### Aufgabenstellung
Schreib den Forumsthread über den DirectPlay-Fehler bei TCP/IP nach seinem letzten Satz weiter.
*** Textauszug
# DirectPlay... TCP/IP geht nicht



## Mr.Mista (22. Januar 2003)

Hi Leute...

Seit kurzem kann ich in Dungeon Siege keine Netzwerk-Spiele meh erstellen.
Hab dann in DxDiag nachgeschaut und wenn ich dort unter Directplay TCP/IP teste kommt Fehlermeldung:
"DirectPlay-Testergebnisse: Abbruch in 9 (Sitzung wird erstellt): HRESULT = 0x80158185 (Fehlercode)"

Ich hab directx 9.0 (schon einmal reinstalled), WinXP pro, hab auch schon des spiel gepatched und neu installiert (bin mir aber sicher dass es an DX liegt)...

Kennt jemand des Problem und ne Lösung?
Des is bei mir nämlich nich schon seit immer sondern nach dem ersten LAN-Game mit Dungeon Siege (da muss wohl was kaputt gegnagen sein).

Und was mach ich mit dem Fehlercode? Wo krieg ich da nähere Infos oda n troubleshooting?

Danke im voraus

MrMista


----------



## wackelpudding (22. Januar 2003)

nähere informationen bekommst du meines wissens aus der log-datei, die du mit DxDiag erstellen kannst [&raquo;alle informationen speichern...&laquo; – vorher die test durchführen. ]. da sollte dann auch was zur problem-behebung dabei stehen.


----------



## Mr.Mista (22. Januar 2003)

Da steht leider nur des drin:
DirectPlay Test Result: Failure at step 9 (Creating Session): HRESULT = 0x80158185 (error code)

hilft also auch nich weiter...leider

In nem englischen forum hab ich mal gepostet...
da sind wir zu dem Schluss gekommen, dass ich whl oder übel die Platte formatieren muss.
******
*** Bereitgestelltes Material
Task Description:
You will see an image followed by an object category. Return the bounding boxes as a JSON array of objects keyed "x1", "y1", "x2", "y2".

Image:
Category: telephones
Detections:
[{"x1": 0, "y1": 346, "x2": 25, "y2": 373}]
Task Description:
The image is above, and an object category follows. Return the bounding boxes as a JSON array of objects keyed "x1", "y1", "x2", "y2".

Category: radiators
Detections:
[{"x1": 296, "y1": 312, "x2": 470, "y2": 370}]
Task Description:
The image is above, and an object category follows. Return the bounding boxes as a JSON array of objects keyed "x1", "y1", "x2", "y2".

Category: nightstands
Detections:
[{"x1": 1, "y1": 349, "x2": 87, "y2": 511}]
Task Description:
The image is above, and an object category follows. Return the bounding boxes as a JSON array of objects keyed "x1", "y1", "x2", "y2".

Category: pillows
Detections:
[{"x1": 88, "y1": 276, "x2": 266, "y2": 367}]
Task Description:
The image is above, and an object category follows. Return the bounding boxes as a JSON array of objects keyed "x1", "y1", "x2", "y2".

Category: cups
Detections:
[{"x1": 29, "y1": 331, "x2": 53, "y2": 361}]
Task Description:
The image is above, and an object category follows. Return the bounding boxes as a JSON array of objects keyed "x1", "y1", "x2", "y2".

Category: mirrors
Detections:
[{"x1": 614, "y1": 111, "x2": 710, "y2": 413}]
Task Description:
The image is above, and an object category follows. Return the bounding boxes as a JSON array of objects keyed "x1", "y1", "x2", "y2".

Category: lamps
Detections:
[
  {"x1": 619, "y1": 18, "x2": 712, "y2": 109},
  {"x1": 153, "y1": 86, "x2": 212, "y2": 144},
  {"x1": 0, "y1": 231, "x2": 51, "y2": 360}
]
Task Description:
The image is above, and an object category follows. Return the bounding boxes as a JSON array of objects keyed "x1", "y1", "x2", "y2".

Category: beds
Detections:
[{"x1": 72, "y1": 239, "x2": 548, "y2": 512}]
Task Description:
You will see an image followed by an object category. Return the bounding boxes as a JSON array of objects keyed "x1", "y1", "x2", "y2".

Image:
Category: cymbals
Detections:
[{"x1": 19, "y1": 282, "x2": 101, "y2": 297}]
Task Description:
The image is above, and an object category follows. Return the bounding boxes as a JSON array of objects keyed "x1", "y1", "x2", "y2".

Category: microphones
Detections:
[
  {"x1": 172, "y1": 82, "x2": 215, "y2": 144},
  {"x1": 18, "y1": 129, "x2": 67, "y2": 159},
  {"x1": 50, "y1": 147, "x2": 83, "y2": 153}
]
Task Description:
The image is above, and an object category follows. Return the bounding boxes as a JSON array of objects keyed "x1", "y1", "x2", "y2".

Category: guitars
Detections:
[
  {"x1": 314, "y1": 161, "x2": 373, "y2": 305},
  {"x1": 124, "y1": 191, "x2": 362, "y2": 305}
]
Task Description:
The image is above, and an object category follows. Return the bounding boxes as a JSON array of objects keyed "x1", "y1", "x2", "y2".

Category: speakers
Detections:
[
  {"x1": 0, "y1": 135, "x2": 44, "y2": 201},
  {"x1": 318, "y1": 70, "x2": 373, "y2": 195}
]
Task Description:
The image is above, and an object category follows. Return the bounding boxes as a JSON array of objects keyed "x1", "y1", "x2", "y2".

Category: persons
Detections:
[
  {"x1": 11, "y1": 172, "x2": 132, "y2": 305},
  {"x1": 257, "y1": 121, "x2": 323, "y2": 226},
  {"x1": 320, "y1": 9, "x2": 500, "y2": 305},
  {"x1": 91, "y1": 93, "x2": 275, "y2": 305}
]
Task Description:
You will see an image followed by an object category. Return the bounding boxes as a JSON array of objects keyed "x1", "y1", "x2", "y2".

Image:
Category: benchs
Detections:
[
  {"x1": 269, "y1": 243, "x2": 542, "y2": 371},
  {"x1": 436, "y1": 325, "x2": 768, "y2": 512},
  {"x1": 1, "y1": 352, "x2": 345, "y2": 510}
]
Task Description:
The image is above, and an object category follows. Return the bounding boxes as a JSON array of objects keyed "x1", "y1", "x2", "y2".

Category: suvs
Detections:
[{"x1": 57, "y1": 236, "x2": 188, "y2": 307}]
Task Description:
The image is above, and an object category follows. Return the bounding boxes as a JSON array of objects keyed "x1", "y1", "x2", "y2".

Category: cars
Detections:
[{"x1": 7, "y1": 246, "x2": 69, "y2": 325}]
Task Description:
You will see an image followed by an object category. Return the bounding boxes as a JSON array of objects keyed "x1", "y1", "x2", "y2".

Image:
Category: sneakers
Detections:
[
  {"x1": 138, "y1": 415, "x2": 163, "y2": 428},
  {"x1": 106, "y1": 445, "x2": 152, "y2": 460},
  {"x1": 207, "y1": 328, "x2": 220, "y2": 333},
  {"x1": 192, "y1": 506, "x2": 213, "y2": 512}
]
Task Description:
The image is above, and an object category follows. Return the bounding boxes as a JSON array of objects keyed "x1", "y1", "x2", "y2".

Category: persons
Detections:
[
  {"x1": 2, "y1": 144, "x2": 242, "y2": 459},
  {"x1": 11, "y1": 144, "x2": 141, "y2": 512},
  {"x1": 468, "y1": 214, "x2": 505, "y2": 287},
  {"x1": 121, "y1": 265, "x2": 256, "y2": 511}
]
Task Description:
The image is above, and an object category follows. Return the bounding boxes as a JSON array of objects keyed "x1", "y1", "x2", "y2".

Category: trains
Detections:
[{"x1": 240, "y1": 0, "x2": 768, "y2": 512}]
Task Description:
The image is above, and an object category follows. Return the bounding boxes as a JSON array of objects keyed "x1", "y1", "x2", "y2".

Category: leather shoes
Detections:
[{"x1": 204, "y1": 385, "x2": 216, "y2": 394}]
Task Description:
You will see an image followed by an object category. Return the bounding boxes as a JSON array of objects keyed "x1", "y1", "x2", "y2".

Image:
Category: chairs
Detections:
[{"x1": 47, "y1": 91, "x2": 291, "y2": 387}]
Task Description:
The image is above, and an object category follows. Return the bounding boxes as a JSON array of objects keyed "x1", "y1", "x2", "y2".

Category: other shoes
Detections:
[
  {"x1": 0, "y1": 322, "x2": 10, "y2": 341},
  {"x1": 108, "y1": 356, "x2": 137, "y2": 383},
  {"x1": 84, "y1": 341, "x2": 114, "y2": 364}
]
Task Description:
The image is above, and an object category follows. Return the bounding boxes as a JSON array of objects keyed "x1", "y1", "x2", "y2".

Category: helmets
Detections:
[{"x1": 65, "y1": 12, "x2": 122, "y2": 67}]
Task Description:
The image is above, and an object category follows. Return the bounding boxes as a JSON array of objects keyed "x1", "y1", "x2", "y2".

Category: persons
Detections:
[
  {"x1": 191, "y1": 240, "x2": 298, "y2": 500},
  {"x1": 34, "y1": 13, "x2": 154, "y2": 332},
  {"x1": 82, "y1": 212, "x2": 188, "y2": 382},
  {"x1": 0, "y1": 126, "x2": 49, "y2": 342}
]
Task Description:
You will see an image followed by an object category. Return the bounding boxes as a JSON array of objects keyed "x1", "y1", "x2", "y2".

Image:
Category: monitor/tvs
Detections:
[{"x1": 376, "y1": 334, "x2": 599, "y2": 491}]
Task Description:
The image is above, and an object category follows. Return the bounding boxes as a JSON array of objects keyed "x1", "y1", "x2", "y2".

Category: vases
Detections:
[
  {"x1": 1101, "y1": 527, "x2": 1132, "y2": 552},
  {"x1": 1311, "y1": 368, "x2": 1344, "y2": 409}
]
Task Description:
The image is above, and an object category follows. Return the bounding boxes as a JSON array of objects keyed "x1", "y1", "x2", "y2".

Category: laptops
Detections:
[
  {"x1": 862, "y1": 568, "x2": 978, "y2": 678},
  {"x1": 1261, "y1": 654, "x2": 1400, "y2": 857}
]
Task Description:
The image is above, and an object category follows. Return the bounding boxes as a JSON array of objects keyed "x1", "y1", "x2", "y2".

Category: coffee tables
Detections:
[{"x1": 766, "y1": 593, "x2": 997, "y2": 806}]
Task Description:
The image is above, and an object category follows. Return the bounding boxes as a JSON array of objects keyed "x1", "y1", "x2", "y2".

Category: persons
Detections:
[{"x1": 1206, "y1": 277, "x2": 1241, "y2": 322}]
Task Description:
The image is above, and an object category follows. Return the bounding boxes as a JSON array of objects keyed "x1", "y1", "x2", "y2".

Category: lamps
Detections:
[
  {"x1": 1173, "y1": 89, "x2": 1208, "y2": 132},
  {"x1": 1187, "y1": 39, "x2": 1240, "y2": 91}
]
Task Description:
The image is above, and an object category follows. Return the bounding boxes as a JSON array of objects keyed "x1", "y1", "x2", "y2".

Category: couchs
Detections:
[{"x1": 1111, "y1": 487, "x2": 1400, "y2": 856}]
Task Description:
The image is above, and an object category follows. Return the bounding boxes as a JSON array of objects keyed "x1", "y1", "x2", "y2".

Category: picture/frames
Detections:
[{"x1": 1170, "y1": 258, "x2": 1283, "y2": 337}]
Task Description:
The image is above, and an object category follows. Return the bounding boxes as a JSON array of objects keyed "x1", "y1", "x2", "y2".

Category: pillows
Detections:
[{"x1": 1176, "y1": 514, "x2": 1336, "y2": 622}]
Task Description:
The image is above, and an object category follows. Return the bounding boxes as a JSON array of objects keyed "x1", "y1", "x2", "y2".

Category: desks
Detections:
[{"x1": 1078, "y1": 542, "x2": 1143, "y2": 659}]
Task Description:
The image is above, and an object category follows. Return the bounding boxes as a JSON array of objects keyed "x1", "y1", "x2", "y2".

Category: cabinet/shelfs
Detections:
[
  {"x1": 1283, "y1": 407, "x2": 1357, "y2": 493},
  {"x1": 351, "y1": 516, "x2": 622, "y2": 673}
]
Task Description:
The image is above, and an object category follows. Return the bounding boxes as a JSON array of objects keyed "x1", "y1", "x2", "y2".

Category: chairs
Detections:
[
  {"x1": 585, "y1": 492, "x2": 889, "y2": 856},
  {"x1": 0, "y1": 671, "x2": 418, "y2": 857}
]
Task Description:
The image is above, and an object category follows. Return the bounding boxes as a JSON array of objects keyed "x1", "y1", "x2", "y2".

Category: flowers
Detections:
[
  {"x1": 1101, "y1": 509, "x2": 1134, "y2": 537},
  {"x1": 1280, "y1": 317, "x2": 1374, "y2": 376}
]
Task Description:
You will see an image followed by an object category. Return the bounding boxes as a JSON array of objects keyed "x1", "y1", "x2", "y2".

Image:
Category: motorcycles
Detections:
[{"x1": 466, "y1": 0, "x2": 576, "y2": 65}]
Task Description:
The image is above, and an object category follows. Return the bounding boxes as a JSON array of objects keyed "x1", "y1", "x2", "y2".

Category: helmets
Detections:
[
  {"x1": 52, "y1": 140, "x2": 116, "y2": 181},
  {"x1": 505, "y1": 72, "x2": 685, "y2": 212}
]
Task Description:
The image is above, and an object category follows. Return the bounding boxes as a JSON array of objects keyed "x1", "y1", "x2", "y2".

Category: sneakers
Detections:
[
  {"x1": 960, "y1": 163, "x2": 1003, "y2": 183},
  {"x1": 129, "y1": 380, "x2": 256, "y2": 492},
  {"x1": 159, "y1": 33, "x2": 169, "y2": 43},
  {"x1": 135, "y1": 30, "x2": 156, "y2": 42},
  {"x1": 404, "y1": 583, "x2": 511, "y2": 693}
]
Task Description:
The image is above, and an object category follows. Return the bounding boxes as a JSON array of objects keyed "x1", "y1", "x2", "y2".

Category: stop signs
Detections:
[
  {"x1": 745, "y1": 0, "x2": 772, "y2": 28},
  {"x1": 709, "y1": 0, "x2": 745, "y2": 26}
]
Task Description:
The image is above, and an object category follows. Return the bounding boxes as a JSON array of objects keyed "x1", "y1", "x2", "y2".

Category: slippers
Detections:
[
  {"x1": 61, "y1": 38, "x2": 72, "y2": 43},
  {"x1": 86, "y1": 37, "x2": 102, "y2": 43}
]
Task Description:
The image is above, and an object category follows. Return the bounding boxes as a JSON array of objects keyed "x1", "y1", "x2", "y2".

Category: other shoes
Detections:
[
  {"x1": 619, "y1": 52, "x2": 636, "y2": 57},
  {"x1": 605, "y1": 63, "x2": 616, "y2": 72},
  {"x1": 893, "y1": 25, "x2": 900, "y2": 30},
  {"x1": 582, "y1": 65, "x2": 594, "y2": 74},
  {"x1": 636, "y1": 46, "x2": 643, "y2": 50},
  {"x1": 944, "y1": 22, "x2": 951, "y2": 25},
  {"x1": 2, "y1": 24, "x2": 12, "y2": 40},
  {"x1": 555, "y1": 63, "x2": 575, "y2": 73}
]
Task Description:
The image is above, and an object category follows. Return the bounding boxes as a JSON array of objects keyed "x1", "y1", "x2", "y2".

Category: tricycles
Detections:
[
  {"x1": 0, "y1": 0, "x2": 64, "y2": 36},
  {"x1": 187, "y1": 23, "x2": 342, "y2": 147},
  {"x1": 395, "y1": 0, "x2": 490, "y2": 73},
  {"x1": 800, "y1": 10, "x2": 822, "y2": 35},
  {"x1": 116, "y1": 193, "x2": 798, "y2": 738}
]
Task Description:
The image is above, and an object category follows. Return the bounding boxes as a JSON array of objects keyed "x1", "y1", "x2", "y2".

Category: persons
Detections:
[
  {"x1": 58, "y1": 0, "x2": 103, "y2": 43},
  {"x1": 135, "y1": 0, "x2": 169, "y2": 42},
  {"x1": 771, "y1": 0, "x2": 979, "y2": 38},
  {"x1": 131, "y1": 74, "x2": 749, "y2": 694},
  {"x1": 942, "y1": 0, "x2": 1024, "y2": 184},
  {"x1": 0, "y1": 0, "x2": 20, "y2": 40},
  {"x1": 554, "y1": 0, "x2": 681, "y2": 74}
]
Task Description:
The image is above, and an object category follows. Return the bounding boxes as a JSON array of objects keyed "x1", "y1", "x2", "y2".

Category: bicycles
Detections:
******
### Ergebnis der Aufgabe
Ich probiers aber vorher nochmal mit XP-CD zu reparieren... hab da aber auch keine große Hoffnung... es is ja nich wirklich was kaputt

Ich werds euch dann sagen obs klappt...


----------



## wackelpudding (23. Januar 2003)

mmh.. eventuell hilft’s noch, DirectX mit hilfe von DirectX Buster zu entfernen und dann frisch zu installieren... ob das aber bei XP und 2000 so gut ist?! :|


----------



## Mr.Mista (23. Januar 2003)

werd ich gleich mal ausprobiern...
sobald die version für dx9 da is...
des andere Teil auf der HP is mir net soo geheuer...

Dange für den Tipp :|


----------



## Mr.Mista (25. Januar 2003)

Jibbiie

Es geht wieder...
da war wohl irgend ne Datei futsch...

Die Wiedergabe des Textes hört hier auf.